* Exercise instructions:
Repeat the entries between the line containing "100% a mano" and the line containing "#HechoAMano #OrganizadorCreativo #DecoraciónMadera", inclusive, word for word.

Segment Start: The records

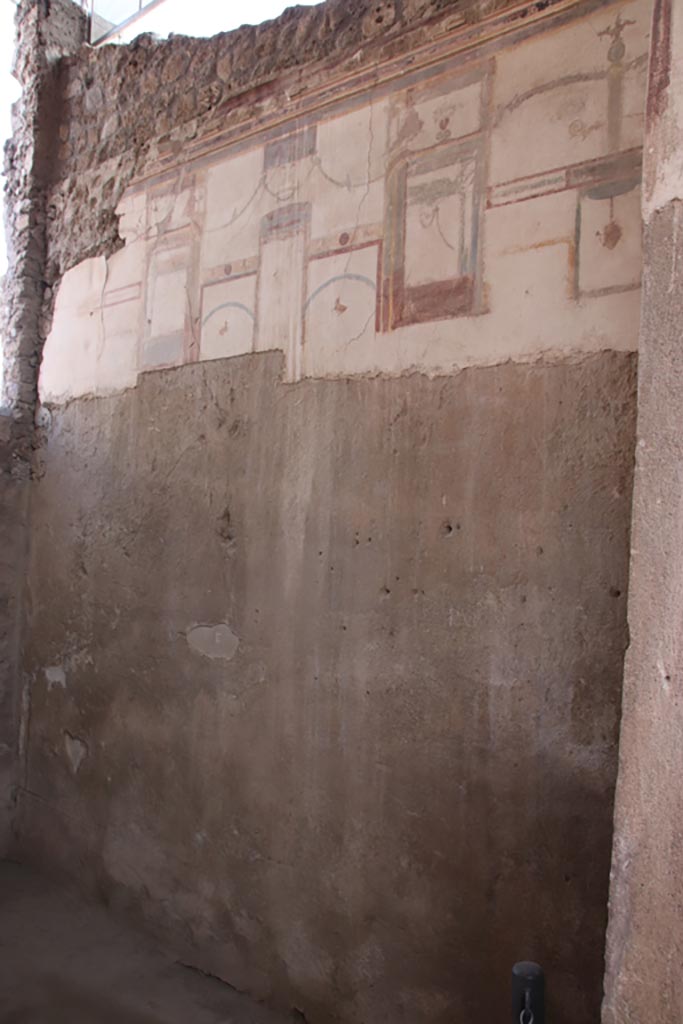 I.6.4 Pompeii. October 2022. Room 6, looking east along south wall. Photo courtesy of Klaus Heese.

Segment End: The records
Segment Start: The records

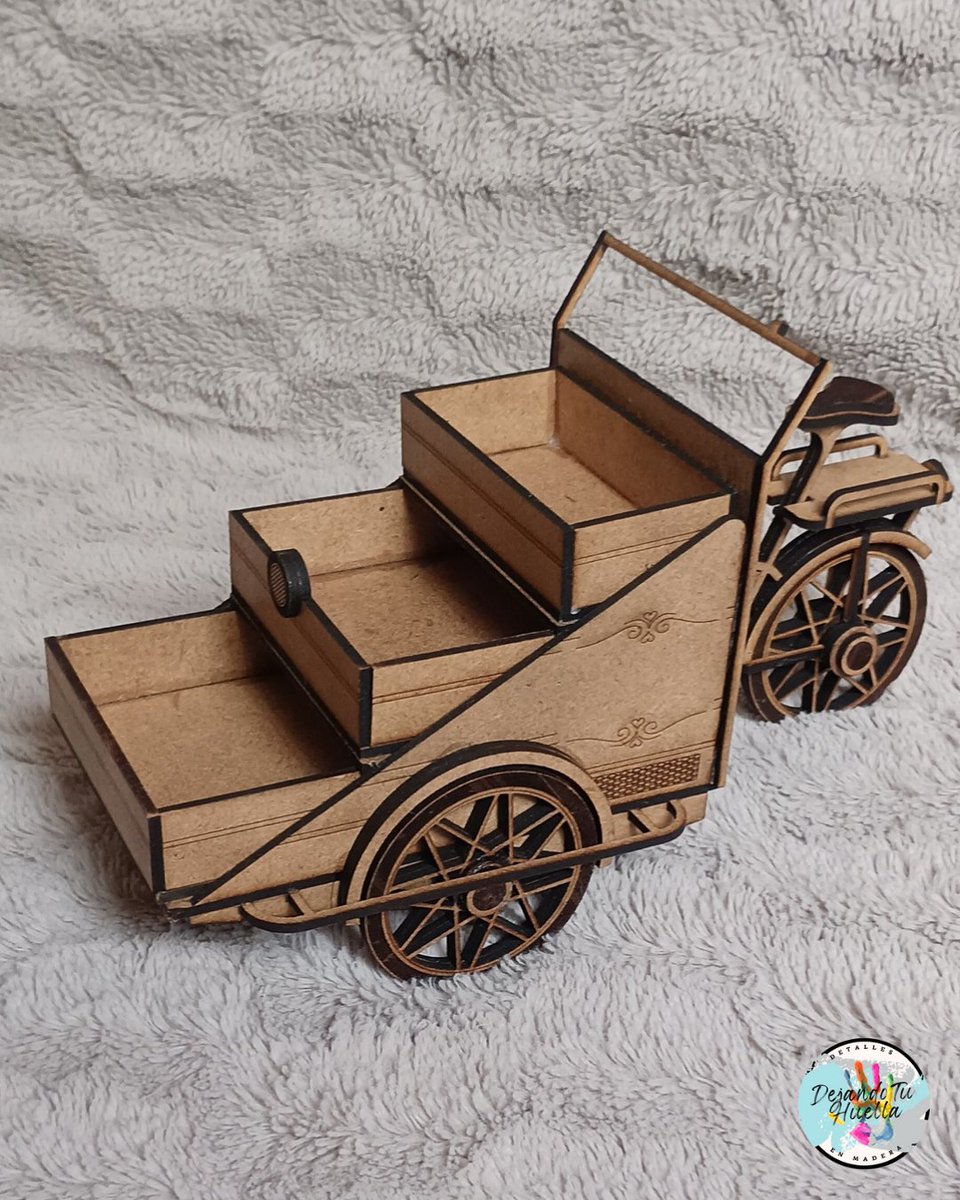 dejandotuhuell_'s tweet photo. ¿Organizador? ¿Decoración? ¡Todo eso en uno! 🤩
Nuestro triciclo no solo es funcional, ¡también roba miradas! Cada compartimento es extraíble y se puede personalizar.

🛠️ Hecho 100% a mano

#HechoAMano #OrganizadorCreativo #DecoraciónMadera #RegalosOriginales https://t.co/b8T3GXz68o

Segment End: The records

* Answer for this exercise:
🛠️ Hecho 100% a mano

#HechoAMano #OrganizadorCreativo #DecoraciónMadera #RegalosOriginales https://t.co/b8T3GXz68o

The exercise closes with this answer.